Threshold philosophy
How to think about the cascade of thresholds in pipeline.yaml.
The cascade order
For any given track, the validator walks a cascade to determine the threshold to use:
- Per-pattern override (longest substring match wins)
- Per-sound-class override
- Per-category override
- Validator default
null at any level disables the check entirely for that scope.
When to use which
Per-pattern (most specific)
Use when you’ve identified a single track or small group of tracks that has a legitimate quirk:
z_thresh_per_pattern:
cat-purr: null # cat purr-roll IS the content
ambient-pad: 6.0 # this pad has loud sub
hum: null # all hum tracks have low-end variance
Per-sound-class
Use when an entire category of sound (regardless of catalog category) needs different tuning:
z_thresh_per_sound_class:
synth-pure: null # CLAP doesn't understand pure tones
animal-specific: 5.0 # animals do unpredictable things
Per-category
Use when an entire catalog section (sleep, frequencies, etc.) needs adjustment:
z_thresh_per_category:
nature: null # nature beds have natural transients
noises: 5.0 # noise has high variance by nature
affirmations: null # TTS doesn't match CLAP descriptions
Default
Validator-wide. Should be the strictest sensible value — looser overrides are explicit.
Common patterns
”Disable yamnet for affirmations”
score_threshold_per_category:
affirmations: 0.95 # effectively disables (no real-world class hits 0.95)
allowed_classes:
affirmations: [Speech, Narration, Female speech]
Better: keep score_threshold tight + add Speech to allowlist.
”Loosen spectral-anomaly for nature beds"
z_thresh_per_category:
nature: 6.0 # nature beds have legitimate bird chirps + thumps
"Disable intent-drift for synth-pure”
z_thresh_per_sound_class:
synth-pure: null
Anti-patterns
- Loosening the default to silence one false positive. Use per-pattern.
- Disabling a whole category for one track. Use per-pattern.
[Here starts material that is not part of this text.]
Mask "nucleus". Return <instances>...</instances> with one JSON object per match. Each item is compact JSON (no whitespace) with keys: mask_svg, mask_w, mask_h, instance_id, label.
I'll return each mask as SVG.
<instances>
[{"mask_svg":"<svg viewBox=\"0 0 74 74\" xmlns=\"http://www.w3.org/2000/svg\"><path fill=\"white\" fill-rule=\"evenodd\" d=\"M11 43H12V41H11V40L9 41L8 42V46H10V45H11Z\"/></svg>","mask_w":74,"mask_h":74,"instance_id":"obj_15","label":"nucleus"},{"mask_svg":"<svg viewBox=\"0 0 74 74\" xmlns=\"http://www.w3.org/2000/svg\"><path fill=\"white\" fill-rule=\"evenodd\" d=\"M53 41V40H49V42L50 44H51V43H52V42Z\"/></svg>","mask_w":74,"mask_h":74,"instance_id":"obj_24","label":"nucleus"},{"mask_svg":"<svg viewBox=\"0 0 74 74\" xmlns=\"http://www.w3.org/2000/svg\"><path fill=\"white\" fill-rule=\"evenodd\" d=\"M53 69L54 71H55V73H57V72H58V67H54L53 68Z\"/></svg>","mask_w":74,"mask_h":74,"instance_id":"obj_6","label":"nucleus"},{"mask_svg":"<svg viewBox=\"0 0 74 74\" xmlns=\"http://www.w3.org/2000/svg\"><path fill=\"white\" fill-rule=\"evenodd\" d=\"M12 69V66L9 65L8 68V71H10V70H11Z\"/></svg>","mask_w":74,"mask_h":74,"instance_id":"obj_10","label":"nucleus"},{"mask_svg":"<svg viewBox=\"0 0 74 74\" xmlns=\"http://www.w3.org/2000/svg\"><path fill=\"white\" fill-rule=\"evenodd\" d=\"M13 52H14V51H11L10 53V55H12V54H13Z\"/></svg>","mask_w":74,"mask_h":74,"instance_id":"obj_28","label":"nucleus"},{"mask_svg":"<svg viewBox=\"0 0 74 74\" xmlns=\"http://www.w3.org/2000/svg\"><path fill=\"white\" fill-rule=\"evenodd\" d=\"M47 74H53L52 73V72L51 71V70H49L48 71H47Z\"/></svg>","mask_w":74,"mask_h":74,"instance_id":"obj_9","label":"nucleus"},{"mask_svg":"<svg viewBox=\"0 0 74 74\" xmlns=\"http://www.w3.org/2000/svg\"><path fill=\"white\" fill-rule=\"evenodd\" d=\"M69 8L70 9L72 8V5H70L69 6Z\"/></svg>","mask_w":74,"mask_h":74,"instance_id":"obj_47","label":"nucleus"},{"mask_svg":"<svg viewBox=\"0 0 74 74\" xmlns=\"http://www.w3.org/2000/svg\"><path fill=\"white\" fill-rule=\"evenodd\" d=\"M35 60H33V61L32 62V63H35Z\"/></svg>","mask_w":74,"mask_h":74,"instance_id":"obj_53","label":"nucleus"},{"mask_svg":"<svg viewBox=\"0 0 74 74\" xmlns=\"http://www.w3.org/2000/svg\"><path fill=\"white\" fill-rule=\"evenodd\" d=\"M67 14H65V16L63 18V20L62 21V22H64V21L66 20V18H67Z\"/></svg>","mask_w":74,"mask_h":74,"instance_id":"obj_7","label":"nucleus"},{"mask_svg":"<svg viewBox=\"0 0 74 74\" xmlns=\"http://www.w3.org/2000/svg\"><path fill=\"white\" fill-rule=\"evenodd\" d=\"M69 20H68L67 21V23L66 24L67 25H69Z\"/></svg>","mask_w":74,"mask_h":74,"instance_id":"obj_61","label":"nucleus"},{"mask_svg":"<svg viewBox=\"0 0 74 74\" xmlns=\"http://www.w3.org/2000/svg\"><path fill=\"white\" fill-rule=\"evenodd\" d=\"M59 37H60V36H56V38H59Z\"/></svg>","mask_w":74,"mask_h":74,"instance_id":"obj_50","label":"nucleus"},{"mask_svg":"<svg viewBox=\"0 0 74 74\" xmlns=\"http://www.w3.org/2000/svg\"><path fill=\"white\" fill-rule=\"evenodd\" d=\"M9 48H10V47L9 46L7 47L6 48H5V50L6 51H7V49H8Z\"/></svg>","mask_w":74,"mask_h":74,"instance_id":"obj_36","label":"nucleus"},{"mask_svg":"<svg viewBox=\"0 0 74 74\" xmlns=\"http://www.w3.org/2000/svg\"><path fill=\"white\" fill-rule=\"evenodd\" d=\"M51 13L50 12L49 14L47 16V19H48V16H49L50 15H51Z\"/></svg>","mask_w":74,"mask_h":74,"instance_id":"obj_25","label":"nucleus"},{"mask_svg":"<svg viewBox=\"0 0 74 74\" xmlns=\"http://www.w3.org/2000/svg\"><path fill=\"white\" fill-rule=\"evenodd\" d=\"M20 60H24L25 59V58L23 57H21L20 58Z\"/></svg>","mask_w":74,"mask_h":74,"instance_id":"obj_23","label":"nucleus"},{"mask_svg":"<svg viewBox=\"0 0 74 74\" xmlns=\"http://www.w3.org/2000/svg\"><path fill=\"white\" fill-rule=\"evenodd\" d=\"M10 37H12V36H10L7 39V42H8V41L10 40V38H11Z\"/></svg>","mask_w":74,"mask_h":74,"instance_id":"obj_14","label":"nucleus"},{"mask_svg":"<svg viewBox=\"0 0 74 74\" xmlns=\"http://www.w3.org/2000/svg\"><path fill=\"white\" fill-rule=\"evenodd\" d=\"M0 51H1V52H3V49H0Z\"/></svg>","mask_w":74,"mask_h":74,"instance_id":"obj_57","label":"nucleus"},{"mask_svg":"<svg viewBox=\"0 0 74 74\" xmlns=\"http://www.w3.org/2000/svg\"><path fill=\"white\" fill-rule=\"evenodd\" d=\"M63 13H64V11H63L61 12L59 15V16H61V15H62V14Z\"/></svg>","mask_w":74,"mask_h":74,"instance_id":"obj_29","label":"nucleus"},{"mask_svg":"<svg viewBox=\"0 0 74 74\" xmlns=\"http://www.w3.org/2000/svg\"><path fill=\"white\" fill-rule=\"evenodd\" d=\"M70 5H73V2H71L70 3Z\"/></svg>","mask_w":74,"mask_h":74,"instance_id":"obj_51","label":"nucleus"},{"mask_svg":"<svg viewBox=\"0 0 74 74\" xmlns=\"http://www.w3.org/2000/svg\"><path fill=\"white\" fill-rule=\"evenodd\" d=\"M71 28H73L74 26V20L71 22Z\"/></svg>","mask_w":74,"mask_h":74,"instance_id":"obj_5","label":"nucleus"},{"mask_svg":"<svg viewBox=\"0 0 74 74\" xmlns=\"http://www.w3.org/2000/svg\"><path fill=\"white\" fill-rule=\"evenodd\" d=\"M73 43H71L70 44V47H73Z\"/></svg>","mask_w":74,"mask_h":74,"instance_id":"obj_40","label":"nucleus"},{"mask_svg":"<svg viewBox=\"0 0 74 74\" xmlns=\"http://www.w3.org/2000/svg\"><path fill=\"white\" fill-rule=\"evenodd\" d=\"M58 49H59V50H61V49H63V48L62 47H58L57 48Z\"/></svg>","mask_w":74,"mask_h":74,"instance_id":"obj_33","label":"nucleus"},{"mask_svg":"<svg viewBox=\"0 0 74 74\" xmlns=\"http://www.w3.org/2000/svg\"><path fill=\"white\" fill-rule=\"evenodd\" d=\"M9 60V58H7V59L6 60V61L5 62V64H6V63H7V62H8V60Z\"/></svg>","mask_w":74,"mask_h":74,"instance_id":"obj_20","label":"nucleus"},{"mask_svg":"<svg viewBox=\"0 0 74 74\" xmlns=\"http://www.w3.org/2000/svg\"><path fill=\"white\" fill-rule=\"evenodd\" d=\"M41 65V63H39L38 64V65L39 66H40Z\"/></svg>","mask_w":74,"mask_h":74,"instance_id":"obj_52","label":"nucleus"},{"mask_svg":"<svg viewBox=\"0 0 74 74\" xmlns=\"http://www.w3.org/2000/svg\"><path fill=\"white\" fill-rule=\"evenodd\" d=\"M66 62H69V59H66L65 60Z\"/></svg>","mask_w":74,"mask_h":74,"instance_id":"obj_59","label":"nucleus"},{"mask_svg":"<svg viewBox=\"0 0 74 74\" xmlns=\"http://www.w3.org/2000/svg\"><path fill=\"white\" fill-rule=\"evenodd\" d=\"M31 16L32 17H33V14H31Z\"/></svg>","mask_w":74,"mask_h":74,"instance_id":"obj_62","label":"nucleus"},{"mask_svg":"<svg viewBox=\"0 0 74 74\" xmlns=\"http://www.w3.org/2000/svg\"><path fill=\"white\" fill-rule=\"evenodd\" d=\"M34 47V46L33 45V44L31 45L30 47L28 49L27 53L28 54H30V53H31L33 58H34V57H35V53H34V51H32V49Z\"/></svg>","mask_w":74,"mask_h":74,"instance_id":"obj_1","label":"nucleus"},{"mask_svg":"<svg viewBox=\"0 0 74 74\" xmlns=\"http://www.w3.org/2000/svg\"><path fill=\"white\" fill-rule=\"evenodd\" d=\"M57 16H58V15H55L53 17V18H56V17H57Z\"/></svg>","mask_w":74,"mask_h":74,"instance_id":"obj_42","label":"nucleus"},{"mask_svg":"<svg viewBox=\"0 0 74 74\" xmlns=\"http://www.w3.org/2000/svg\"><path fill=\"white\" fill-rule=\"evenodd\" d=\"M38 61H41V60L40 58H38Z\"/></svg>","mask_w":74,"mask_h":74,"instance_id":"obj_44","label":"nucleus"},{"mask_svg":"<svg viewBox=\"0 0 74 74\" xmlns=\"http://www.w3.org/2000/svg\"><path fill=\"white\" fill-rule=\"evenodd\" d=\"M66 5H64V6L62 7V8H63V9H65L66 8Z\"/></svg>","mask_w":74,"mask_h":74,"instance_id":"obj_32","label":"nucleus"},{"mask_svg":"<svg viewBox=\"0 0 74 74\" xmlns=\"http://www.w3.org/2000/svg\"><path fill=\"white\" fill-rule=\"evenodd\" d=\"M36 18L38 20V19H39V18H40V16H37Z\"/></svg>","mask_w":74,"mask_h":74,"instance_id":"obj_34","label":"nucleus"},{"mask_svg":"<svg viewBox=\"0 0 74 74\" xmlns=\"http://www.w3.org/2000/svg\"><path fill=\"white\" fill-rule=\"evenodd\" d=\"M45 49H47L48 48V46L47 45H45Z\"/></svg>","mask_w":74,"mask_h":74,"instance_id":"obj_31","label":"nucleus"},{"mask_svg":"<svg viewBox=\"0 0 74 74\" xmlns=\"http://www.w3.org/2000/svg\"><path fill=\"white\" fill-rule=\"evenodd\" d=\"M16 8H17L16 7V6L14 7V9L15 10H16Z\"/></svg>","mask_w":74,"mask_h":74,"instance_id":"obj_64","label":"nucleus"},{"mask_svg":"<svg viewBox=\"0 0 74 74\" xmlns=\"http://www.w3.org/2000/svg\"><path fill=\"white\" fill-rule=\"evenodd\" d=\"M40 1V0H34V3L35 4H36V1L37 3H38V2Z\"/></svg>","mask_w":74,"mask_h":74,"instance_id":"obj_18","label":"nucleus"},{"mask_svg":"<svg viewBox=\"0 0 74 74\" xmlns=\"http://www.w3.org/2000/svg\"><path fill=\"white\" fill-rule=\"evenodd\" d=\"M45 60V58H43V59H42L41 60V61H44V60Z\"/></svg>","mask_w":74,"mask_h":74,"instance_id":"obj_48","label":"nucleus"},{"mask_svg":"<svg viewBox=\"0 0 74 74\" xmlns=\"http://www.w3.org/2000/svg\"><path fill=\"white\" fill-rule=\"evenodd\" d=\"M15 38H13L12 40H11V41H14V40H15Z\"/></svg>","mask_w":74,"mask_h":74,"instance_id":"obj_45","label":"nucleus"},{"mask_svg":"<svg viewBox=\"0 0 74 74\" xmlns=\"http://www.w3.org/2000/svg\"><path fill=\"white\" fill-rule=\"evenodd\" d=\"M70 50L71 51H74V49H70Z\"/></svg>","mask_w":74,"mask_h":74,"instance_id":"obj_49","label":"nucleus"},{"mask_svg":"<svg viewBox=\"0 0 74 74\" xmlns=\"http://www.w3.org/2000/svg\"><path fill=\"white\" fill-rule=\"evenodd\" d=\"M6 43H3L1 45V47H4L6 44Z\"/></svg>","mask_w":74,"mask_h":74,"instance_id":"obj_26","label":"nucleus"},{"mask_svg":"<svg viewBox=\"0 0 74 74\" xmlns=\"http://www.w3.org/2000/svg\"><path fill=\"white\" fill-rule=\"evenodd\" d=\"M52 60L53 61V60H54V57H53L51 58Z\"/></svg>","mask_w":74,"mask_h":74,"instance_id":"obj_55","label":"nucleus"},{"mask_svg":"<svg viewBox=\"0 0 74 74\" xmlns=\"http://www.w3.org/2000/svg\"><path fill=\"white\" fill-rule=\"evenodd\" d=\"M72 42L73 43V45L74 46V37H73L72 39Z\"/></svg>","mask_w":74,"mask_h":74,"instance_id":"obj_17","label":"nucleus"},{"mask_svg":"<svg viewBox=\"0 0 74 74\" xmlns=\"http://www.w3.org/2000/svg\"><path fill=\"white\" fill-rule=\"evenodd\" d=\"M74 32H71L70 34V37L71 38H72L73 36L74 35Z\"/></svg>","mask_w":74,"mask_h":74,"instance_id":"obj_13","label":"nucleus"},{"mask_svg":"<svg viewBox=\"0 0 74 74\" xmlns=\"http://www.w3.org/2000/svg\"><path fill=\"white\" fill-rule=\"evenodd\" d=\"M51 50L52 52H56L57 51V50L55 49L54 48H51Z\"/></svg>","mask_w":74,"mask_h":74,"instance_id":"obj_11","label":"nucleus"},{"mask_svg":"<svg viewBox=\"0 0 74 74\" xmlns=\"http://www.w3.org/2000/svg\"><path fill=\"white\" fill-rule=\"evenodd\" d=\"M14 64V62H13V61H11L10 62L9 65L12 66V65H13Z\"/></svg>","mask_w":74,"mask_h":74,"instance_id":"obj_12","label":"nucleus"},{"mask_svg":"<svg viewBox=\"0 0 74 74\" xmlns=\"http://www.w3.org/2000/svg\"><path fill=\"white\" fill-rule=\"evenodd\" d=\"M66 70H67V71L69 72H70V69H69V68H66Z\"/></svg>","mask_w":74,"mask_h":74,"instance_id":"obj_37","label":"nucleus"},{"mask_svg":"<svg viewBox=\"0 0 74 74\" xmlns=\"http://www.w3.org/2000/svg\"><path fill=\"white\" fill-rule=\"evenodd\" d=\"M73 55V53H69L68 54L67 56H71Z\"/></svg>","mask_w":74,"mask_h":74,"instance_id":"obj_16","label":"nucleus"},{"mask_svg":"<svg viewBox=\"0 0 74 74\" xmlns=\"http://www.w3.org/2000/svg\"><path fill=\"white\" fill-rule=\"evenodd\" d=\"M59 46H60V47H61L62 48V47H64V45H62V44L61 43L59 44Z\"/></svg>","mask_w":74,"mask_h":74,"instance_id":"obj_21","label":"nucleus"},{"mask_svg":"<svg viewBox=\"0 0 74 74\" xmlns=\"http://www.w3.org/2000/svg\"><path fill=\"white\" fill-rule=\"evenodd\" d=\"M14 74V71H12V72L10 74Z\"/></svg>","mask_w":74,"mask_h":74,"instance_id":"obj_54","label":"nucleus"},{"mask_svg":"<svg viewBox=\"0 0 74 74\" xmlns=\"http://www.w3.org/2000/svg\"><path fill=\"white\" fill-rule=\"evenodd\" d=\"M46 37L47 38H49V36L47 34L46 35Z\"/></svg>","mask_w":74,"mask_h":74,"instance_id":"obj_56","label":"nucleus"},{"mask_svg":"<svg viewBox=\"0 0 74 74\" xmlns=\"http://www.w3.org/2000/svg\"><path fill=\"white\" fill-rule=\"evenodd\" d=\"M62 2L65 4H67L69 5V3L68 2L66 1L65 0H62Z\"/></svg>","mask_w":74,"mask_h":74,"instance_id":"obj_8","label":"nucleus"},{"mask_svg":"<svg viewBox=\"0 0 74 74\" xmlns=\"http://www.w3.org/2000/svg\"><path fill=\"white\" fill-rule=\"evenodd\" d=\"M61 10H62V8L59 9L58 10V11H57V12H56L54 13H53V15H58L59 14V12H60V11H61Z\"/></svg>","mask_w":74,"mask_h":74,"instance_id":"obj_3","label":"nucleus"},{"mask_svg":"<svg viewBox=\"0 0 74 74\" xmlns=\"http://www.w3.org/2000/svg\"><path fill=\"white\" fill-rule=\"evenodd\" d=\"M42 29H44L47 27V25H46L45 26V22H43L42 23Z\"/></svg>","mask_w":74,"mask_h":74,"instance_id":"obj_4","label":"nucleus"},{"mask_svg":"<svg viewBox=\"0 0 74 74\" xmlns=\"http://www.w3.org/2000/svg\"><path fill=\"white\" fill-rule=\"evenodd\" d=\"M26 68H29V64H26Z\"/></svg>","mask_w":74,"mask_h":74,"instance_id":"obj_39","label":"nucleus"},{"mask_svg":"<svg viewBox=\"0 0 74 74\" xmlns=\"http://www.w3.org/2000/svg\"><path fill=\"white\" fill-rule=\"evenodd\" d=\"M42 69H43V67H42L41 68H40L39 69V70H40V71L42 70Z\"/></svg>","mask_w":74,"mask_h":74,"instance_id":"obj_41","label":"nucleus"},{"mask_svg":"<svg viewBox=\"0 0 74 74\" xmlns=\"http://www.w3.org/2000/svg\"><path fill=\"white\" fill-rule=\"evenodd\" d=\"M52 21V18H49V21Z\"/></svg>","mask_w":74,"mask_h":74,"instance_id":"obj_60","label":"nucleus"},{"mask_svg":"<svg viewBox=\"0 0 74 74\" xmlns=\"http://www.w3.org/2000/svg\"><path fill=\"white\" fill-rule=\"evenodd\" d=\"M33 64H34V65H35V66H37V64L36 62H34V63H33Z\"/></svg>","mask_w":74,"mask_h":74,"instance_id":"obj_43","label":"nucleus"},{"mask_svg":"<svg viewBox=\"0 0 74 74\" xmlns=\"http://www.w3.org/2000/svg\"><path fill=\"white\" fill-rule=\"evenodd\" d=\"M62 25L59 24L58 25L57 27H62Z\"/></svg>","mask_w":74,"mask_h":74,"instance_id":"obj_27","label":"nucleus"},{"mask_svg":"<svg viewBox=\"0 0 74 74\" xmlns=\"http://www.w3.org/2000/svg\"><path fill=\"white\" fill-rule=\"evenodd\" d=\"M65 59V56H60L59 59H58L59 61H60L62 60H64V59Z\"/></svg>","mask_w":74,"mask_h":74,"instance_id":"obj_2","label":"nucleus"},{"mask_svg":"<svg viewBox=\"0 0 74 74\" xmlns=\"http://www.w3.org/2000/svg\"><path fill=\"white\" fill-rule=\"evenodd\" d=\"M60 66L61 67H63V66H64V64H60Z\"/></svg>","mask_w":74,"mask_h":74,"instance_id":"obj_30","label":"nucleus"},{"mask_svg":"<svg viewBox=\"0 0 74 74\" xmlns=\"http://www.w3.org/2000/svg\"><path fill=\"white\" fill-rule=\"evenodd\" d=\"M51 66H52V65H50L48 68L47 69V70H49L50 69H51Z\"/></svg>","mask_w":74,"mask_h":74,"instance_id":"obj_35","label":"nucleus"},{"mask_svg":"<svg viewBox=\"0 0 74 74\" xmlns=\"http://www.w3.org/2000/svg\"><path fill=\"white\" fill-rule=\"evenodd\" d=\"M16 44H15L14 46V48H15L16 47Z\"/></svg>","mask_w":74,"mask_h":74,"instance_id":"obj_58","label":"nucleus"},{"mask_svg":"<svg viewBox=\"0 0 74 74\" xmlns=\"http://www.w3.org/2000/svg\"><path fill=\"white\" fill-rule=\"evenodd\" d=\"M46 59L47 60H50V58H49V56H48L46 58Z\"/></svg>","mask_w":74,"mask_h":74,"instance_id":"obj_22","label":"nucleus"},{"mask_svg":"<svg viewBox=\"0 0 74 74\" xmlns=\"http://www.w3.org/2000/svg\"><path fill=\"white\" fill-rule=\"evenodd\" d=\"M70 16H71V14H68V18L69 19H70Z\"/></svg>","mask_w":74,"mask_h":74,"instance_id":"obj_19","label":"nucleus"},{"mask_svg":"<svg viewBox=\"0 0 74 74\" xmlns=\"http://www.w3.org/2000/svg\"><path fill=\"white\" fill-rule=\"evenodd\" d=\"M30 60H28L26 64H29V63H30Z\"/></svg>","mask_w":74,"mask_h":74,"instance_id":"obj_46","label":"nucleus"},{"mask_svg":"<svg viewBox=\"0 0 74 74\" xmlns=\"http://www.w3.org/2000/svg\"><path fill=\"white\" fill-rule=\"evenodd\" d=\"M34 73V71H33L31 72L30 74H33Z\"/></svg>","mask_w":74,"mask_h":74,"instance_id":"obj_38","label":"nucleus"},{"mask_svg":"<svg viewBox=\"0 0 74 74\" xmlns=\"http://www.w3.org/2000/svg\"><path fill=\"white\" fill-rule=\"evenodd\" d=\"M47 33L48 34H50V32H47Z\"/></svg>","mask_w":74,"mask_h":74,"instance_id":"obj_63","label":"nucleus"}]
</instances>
- Setting different defaults for the same axis on different validators. Use one source of truth — typically the LLM judge — and have spectral / yamnet / CLAP catch the easier cases.
Verifying a threshold change
After editing pipeline.yaml:
- Use the
/validators/<name>page’s “Run on demand” against a track that previously failed. - Verify the verdict changes as expected.
- Re-run against a track you know is good (regression check).
- Commit.
The PATCH endpoint writes atomically (tmp + rename), so a crash mid-write doesn’t leave a half-baked YAML.